Para compreender a crise financeira por Antonio Martins
Mercados internacionais de crédito entraram em colapso e há
risco real de uma corrida devastadora aos bancos. Por que o pacote de 700
bilhões de dólares, nos EUA, chegou tarde e é inadequado. Quais as causas da
crise, e sua relação com o capitalismo financeirizado e as desigualdades. Há
alternativas?
Segunda-feira, 6 de outubro. No momento em que esta nota é
redigida, há uma onda de pânico percorrendo o sistema financeiro em todo o
mundo. A crise iniciada há pouco mais de um ano, no setor de empréstimos
hipotecários dos Estados Unidos, viveu dois repiques, nos últimos dias. Entre 15
e 16 de setembro, a falência de grandes instituições financeiras
norte-americanas [1] deixou claro
que a devastação não iria ficar restrita ao setor imobiliário.
No início de outubro, começou a disseminar-se a sensação de que o pacote de 700
bilhões de dólares montado pela Casa Branca para tentar o resgate produziria
efeitos muito limitados. Concebido segundo a lógica dos próprios mercados (o
secretário do Tesouro, Henry Paulson, é um ex-executivo-chefe do banco de
investimentos Goldman Sachs), o conjunto de medidas socorre com dinheiro público
as instituições financeiras mais afetadas, mas não assegura que os recursos
irriguem a economia, muito menos protege as famílias endividadas.
Deu-se então um colapso nos mercados bancários, que perdura até o
momento. Apavoradas com a onda de falências, as instituições financeiras
bloquearam a concessão de empréstimos – inclusive entre si mesmas. Este
movimento, por sua vez, multiplicou a sensação de insegurança, corroendo o
próprio sentido da palavra crédito, base de todo o sistema. A
crise alastrou-se dos Estados Unidos para a Europa. Em dois dias, cinco
importantes bancos do Velho Continente naufragaram [2].

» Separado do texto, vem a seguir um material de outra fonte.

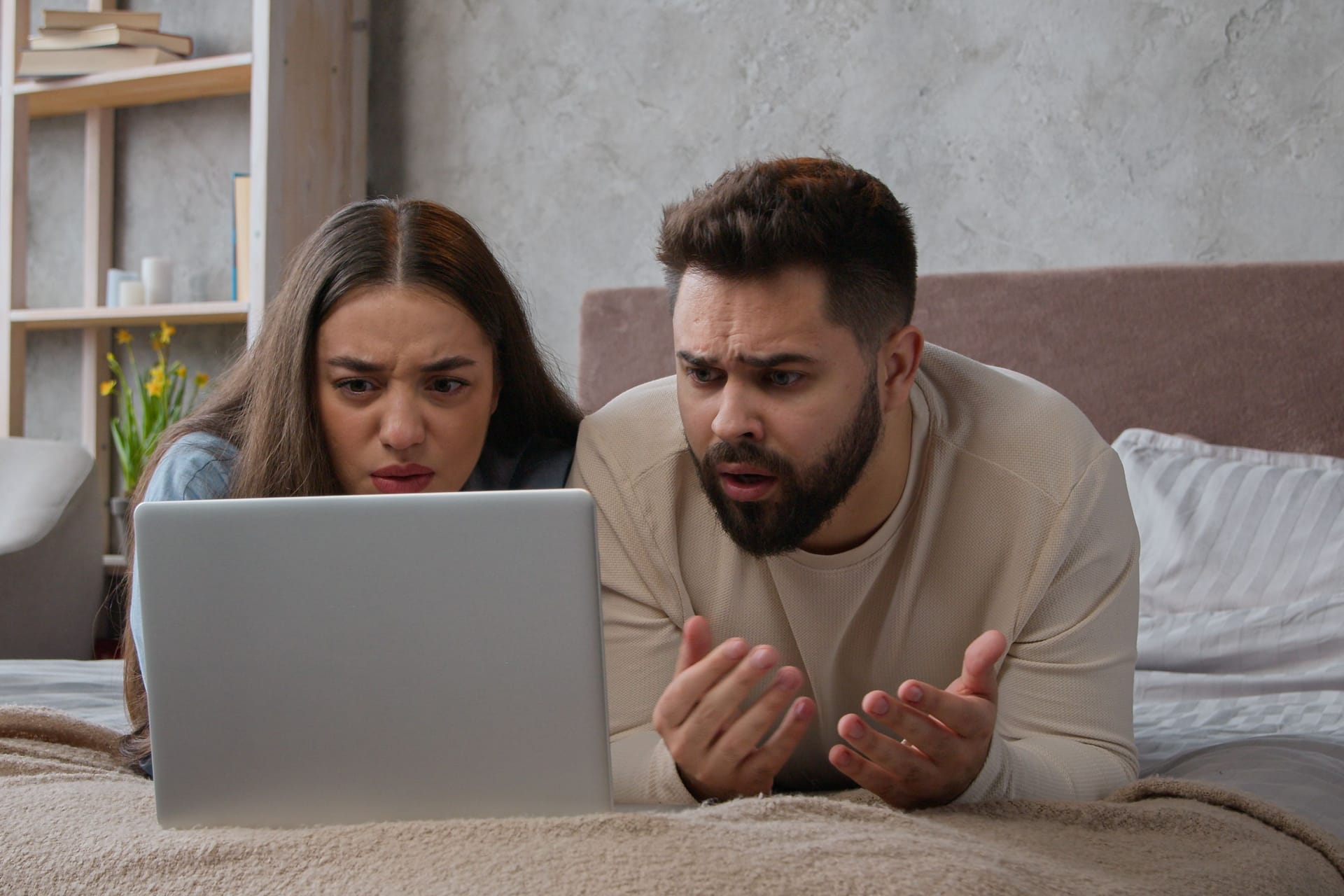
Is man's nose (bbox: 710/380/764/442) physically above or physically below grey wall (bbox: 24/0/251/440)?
below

Muito rapidamente, o terremoto financeiro começou a atingir também
a chamada "economia real". Por falta de financiamento, as vendas de veículos
caíram 27% (comparadas com o ano anterior) em setembro, recuando para o nível
mais baixo nos últimos 15 anos. Em 3 de outubro, a General Motors brasileira
colocou em férias compulsórias os trabalhadores de duas de suas fábricas (que
produzem para exportação), num sinal dos enormes riscos de contágio
internacional. Diante do risco de recessão profunda, até os preços do petróleo
cederam, caindo neste 6/10 a 90 dólares por barril – uma baixa de 10% em apenas
uma semana. A tempestade afeta também o setor público. Ao longo da semana, os
governantes de diversos condados norte-americanos mostraram-se intranqüilos
diante da falta de caixa. O governador da poderosa Califórnia, Arnold
Schwazenegger, anunciou em 2 de outubro que não poderia fazer frente ao
pagamento de policiais e bombeiros se não obtivesse, do governo federal, um
empréstimo imediato de ao menos 7 bilhões de dólares.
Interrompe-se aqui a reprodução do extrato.